> **Source extract**
Dr. M.N. Buch
Article One of the Constitution makes India a Union of States. The
words of the Article are “India, that is, Bharat, shall be a Union of
States”, The key words are, ‘India’, ‘Bharat’, ‘Union’ and ‘States’.
Adi Sankara brought us the philosophy of ‘advaitya’, or indivisible,
in contrast with ‘dvaitya’ or dual, duality. The Constitution by calling
India that is Bharat perhaps recognises duality in all thing. Of course
this is dabbling in the field of the metaphysical, but the fact is
that in our polity there are almost always two facets, that which is
stated and that which is real.
To return to Article One, in the Union that is India if there are no
States there is no Union. In the United States of America thirteen
separate British American Colonies came together to jointly fight the
war of Independence. For this purpose they formed an Union, a
federation in which the Colonies voluntarily surrendered some of their
powers to the Union while jealously guarding what they did not
surrender. Under the U.S. Constitution that which is not surrendered to
the Union belongs to the States. Residuary powers in the U.S. vest in
the States. In India the Seventh Schedule of the Constitution has three
Lists of legislative competency. List One is the Union List in which
Parliament has exclusive legislative jurisdiction; List Two is the
State List in which the State Legislature has, exclusive jurisdiction;
List Three is the Concurrent List in which both Parliament and the
State Legislatures have jurisdiction, with the laws of Parliament
taking precedence . Under Article 248 all residuary powers vest in the
Union.
The India Union really consists of the Provinces of British India,
not quite colonies but also not quite States as understood in the
present federal context. Their origin lies in British rule as
ultimately codified by the Government of India Act 1935. Many of the
features of that Act are carried over to our Constitution --- in fact
the Act is the basic frame around which the Constitution is woven. It
is not as if the Provinces came together to form a Union, for which
purpose they surrendered some of their powers to the federation. The
division of powers was already done by the Government of India Act,
1935, in section 95 of which one finds an echo of Article 356. Or is it
the other way round, with Article 356 echoing section 95 of the Act?
Prior to 1935 India was an Unitary State with several federal features,
not because federalism was the ruling philosophy but because India was
too large to be governed without a high degree of decentralisation of
powers and local autonomy. It is in 1935 that this autonomy was
enshrined in the Act which was then our Constitution or Basic Law. This
has been carried forward, fine tuned and enshrined in our Constitution
which has also accommodated the princely states which merged into the
Union.
The word federalism does not find any mention at all in the
Constitution, except in the Article containing definitions, Article 366,
sub-clause (11) of which refers to the Federal Court as constituted
under the Government of India. Act 1935 and Article 374, which provides
for judges of the Federal Court to be judges of the Supreme Court and
for all cases before that court to stand transferred to the Supreme
Court. Everywhere the word used is ‘Union’. Is it, therefore, a
question of semantics only and we really are a federation. Or is it that
we are a Union with federal features without being a true federation?

> **Data lines**
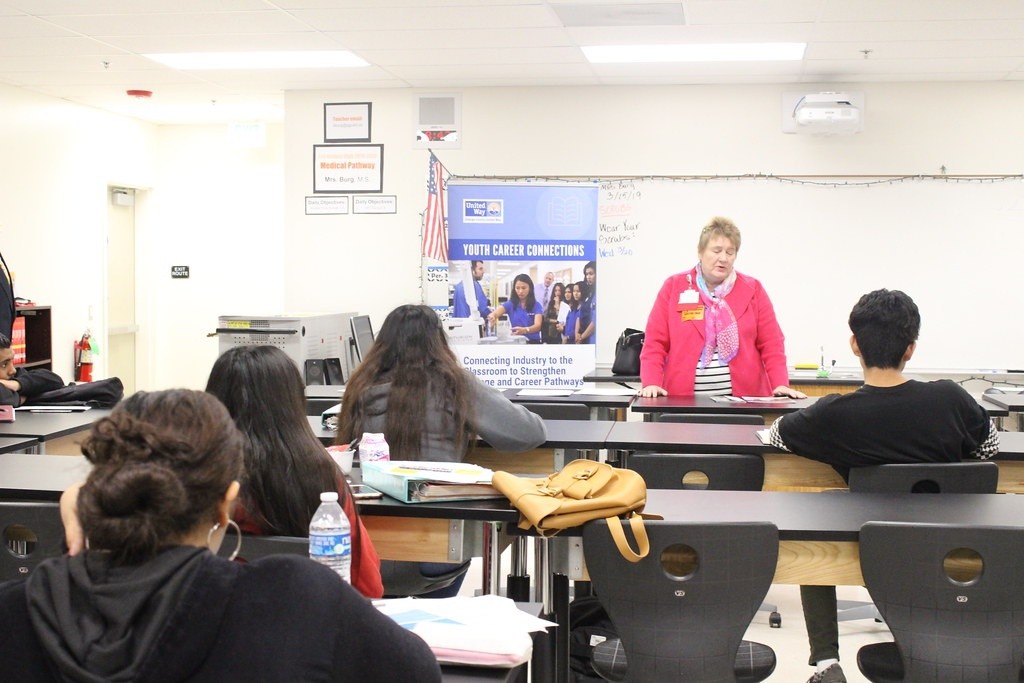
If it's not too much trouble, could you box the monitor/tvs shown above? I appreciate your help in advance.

> **Written problem**
Revise the article on India as a Union of States, starting with "Adi Sankara brought" and going on through "which is real.", with "polity" changed to "system of government". The data after the article on India as a Union of States is separate material.

> **Exercise response**
Adi Sankara brought us the philosophy of ‘advaitya’, or indivisible,
in contrast with ‘dvaitya’ or dual, duality. The Constitution by calling
India that is Bharat perhaps recognises duality in all thing. Of course
this is dabbling in the field of the metaphysical, but the fact is
that in our system of government there are almost always two facets, that which is
stated and that which is real.